# [Passage extrait]
-------------------------

Se reconstruire loin du front : l’enjeu est de taille pour les enfants-soldats démobilisés. Traumatisés par les horreurs de la guerre, leur retour à la vie civile s’apparente souvent à un nouveau combat.
Comment réapprendre à vivre normalement lorsque l’on a été « enfant-soldat » ? Chaque année, des centaines d' »enfants associés aux forces armées ou aux groupes armés », selon la définition des Principes de Paris, sont confrontés à ces questions. Qu’ils se battent en première ligne, arme en main, ou qu’ils soient enrôlés comme messagers, gardes du corps ou espions, ces jeunes de moins de 18 ans souffrent une fois démobilisés des stigmates de la guerre. Selon la psychologue allemande Elisabeth Schauer, interrogée lors du procès devant la Cour pénale internationale de Thomas Lubanga, reconnu coupable du recrutement d’enfants lors du conflit en République démocratique du Congo, 40% des enfants-soldats enlevés en Ouganda qu’elle a pu interroger souffrent de trouble de stress post-traumatique.

-------------------------

# [Travail à faire]
Recopiez le passage du texte sur les enfants-soldats qui va de « Se reconstruire loin » jusqu'à « un nouveau combat. », en remplaçant « combat » par « défi ».

(Éléments d'un jeu de données)
-------------------------

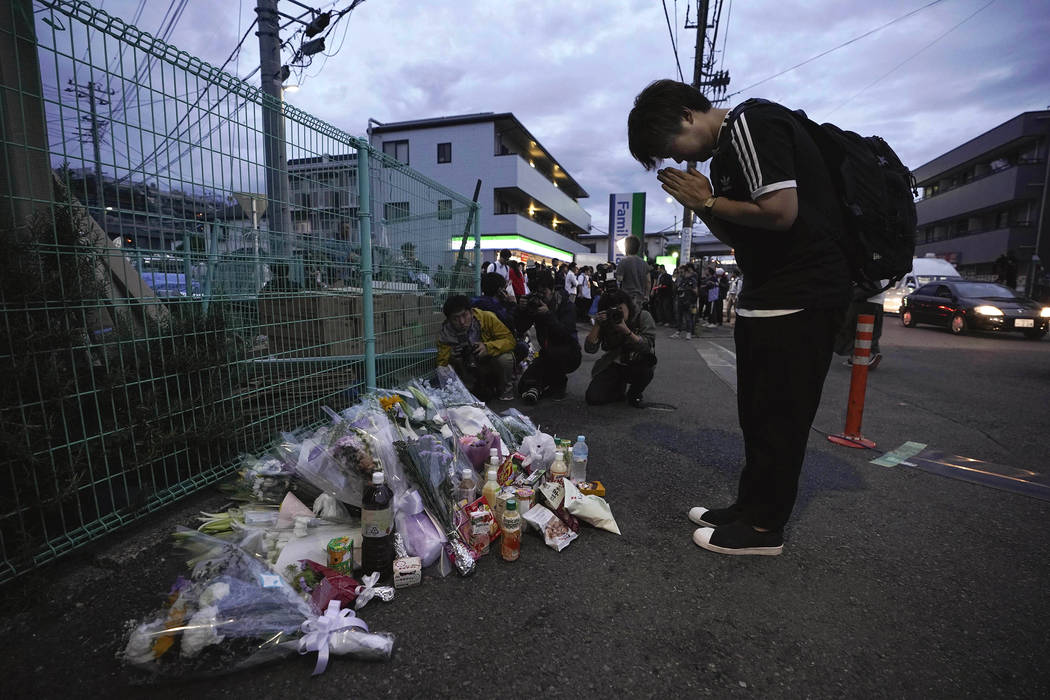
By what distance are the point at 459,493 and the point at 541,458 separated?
23.7 inches

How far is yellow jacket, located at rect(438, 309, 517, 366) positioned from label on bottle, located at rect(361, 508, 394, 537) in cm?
275

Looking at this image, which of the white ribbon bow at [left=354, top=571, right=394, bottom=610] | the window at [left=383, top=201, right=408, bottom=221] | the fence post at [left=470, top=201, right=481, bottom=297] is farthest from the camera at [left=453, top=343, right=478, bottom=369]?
the white ribbon bow at [left=354, top=571, right=394, bottom=610]

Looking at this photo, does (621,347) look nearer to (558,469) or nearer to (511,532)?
(558,469)

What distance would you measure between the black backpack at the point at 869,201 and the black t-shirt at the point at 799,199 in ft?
0.17

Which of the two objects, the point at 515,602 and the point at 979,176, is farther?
the point at 979,176

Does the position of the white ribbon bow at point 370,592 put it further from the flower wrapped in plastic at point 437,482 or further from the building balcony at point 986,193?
the building balcony at point 986,193

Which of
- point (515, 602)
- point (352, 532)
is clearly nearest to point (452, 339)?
point (352, 532)

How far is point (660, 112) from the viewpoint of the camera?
1.91m

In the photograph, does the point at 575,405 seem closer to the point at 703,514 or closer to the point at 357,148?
the point at 703,514

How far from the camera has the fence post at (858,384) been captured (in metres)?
3.70

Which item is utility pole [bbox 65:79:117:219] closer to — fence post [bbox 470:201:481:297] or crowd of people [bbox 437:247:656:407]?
crowd of people [bbox 437:247:656:407]

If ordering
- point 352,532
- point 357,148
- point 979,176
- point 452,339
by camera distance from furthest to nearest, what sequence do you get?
point 979,176 < point 452,339 < point 357,148 < point 352,532

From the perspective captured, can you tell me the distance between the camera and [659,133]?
1928mm

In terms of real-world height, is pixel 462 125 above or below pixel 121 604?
above
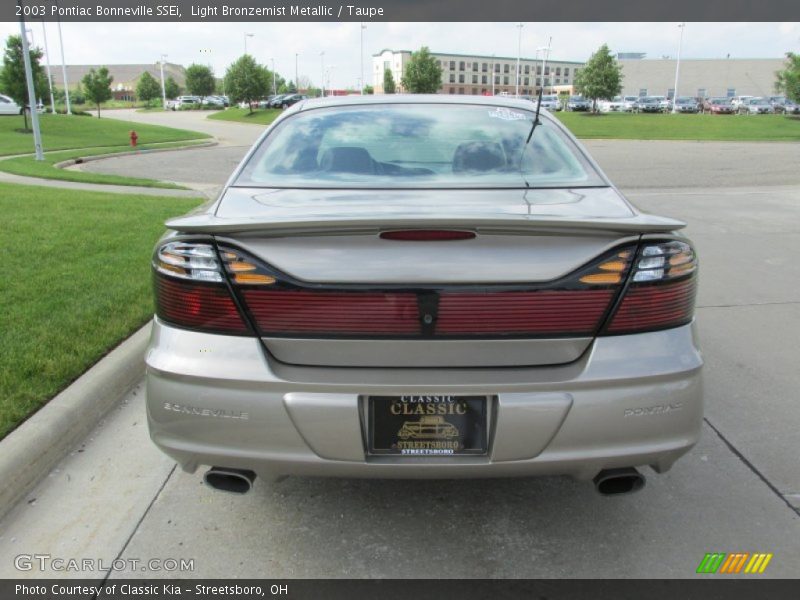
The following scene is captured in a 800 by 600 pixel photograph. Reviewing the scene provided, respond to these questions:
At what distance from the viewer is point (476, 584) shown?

-------------------------

# [Réponse à la consigne]
Se reconstruire loin du front : l’enjeu est de taille pour les enfants-soldats démobilisés. Traumatisés par les horreurs de la guerre, leur retour à la vie civile s’apparente souvent à un nouveau défi.